### Aim
In the Cassandra monitoring page, can you reproduce the passage starting at "Datastax – OpsCenter" and ending at "and DataStax Enterprise.", substituting "Cassandra" for "Apache Cassandra"?

+++ Article

October 28, 2016
Cassandra Monitoring
Choice of Tool
New Relic
http://newrelic.com/plugins/3legs/113
Monitor Cassandra statistics using the 3legs plugin. Metrics include Read and Write latency (global and per host), Cache statistics, Pending compactions, flushes and more.
Datastax – OpsCenter
http://www.datastax.com/documentation/opscenter/4.1/pdf/opscuserguide41.pdf
DataStax OpsCenter is a visual management and monitoring solution for Apache Cassandra and DataStax Enterprise.
The DataStax agents are installed on the Real-time (Cassandra), Analytics (Hadoop), and Search (Solr) nodes. They use Java Management Extensions (JMX) to monitor and manage each node. Cassandra exposes a number of statistics and management operations through JMX. Using JMX, OpsCenter obtains metrics from a cluster and issues various node administration commands, such as flushing SSTables or doing a repair. It monitors a variety of metrics at the system and cassandra cluster level including performance and column family metrics.
JConsole
JConsole is a graphical monitoring tool to monitor Java Virtual Machine (JVM) and Java applications both on a local or remote machine.
JConsole uses underlying features of Java Virtual Machine to provide information on performance and resource consumption of applications running on the Java platform using Java Management Extensions (JMX) technology.
JConsole comes as part of Java Development Kit (JDK) and the graphical console can be started using “jconsole” command.

++++++
+++ Listed records

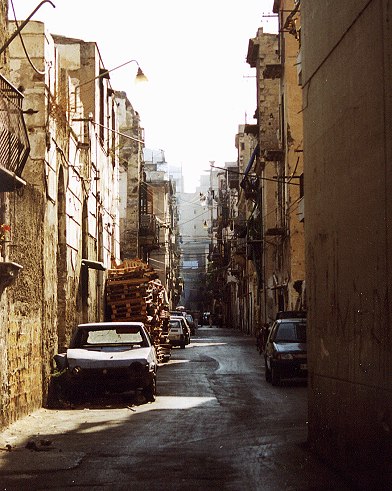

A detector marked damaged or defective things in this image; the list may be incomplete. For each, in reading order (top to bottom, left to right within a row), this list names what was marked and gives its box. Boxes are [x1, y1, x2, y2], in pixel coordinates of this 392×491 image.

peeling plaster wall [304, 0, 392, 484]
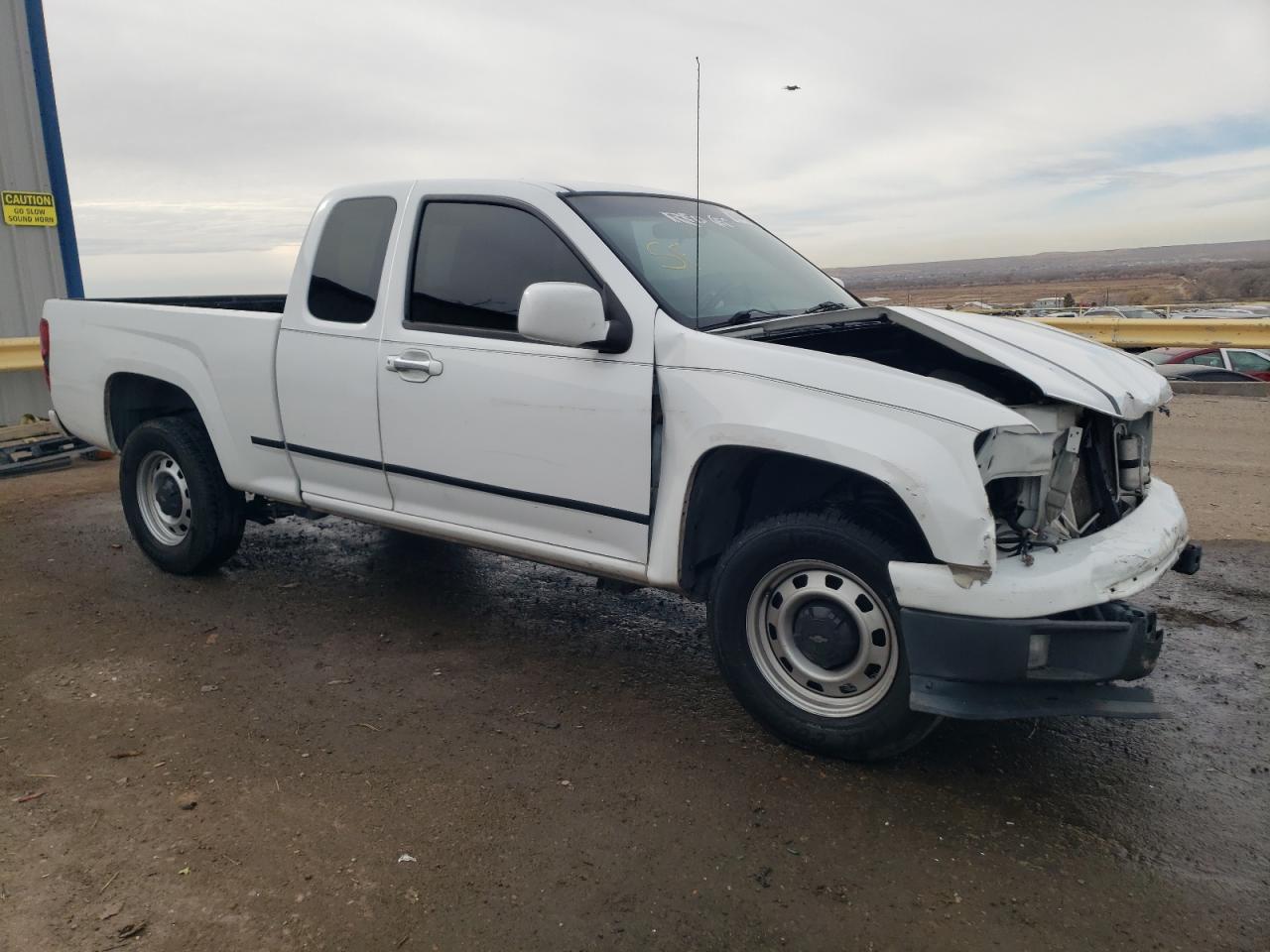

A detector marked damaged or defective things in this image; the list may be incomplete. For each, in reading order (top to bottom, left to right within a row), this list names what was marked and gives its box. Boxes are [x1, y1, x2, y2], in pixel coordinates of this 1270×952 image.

++++++
+++ Listed records

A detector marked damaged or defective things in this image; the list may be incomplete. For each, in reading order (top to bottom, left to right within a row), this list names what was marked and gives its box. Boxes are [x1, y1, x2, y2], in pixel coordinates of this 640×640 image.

++++++

### Exercise output
Datastax – OpsCenter
http://www.datastax.com/documentation/opscenter/4.1/pdf/opscuserguide41.pdf
DataStax OpsCenter is a visual management and monitoring solution for Cassandra and DataStax Enterprise.